The / mount point is the top of the Linux Filesystem Hierarchy, and is referred to as the root file system, or root. The /root directory, sometimes pronounced “slash-root”, is the home directory for the root user.

/home - at least 10 GB

To store user data separately from system data, create a dedicated mount point for the /home directory. This partition should be sized based on the amount of data that will be stored locally, number of users, and so on. This will allow you to upgrade or reinstall Fedora without erasing user data files. During the installation, a separate /home partition will be created if there are 50 GB or more free space for your Fedora installation.

When using Fedora as a workstation for normal use with a graphical environment, this mount point should have the most disk space assigned to it, as it will likely hold the most data (user settings, images, videos, etc).

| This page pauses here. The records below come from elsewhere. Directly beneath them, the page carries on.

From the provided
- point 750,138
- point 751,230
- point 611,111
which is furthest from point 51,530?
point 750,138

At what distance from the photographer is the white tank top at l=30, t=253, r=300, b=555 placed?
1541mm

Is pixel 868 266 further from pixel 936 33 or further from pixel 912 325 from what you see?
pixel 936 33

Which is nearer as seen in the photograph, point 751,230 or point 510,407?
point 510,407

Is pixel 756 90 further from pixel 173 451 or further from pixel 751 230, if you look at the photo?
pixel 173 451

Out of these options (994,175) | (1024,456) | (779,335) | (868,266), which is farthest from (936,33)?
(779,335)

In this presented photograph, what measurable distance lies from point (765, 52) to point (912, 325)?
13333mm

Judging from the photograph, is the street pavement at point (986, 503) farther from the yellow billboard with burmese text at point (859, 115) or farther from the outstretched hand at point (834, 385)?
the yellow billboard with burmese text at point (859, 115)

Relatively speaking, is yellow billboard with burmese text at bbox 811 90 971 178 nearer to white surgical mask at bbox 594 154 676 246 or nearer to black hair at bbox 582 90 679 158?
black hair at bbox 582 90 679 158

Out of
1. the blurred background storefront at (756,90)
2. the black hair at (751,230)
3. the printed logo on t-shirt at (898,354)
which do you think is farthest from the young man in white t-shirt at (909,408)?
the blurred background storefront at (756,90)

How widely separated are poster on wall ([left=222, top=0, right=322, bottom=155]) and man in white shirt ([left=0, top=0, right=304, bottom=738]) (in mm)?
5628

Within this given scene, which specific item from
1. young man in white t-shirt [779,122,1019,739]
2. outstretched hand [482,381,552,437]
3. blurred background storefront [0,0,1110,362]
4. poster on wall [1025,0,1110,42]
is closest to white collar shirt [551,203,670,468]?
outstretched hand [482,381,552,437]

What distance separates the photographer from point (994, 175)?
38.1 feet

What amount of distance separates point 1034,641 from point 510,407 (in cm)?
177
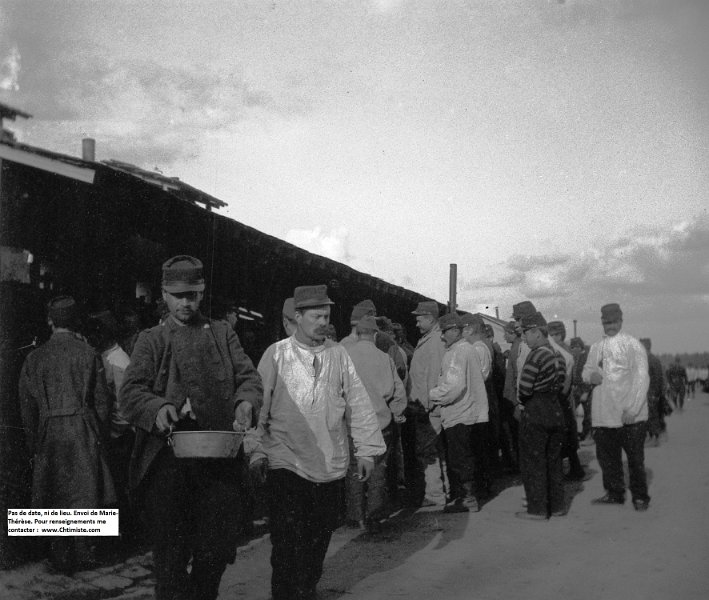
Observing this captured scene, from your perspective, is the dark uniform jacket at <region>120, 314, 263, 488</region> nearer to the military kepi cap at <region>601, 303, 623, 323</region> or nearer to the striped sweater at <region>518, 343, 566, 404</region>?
the striped sweater at <region>518, 343, 566, 404</region>

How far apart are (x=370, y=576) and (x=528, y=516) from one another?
2.49m

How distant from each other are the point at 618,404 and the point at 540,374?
966 mm

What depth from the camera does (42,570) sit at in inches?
224

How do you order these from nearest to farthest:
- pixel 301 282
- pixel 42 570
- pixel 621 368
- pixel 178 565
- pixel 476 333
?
pixel 178 565 → pixel 42 570 → pixel 621 368 → pixel 476 333 → pixel 301 282

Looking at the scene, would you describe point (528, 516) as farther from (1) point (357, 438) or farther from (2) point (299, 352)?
(2) point (299, 352)

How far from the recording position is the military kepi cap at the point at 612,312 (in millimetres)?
8266

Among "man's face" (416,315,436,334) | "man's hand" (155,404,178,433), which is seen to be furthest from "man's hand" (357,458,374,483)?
"man's face" (416,315,436,334)

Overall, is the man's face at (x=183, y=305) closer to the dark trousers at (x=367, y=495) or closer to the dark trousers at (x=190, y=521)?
the dark trousers at (x=190, y=521)

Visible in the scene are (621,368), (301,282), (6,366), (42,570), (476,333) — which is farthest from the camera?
(301,282)

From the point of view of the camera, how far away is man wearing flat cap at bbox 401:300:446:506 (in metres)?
8.66

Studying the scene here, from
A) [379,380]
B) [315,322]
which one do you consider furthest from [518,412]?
[315,322]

swap - based on your system parameters

Swap partitions support virtual memory; data is written to them when there is not enough RAM to store the data your system is processing. This partition’s size is a function of system memory workload, not total system memory, and therefore is not equal to the total system memory size. Therefore, it is important to analyze what applications a system will be running and the load those applications will serve in order to determine the system memory workload. Application providers and developers should be able to provide some guidance.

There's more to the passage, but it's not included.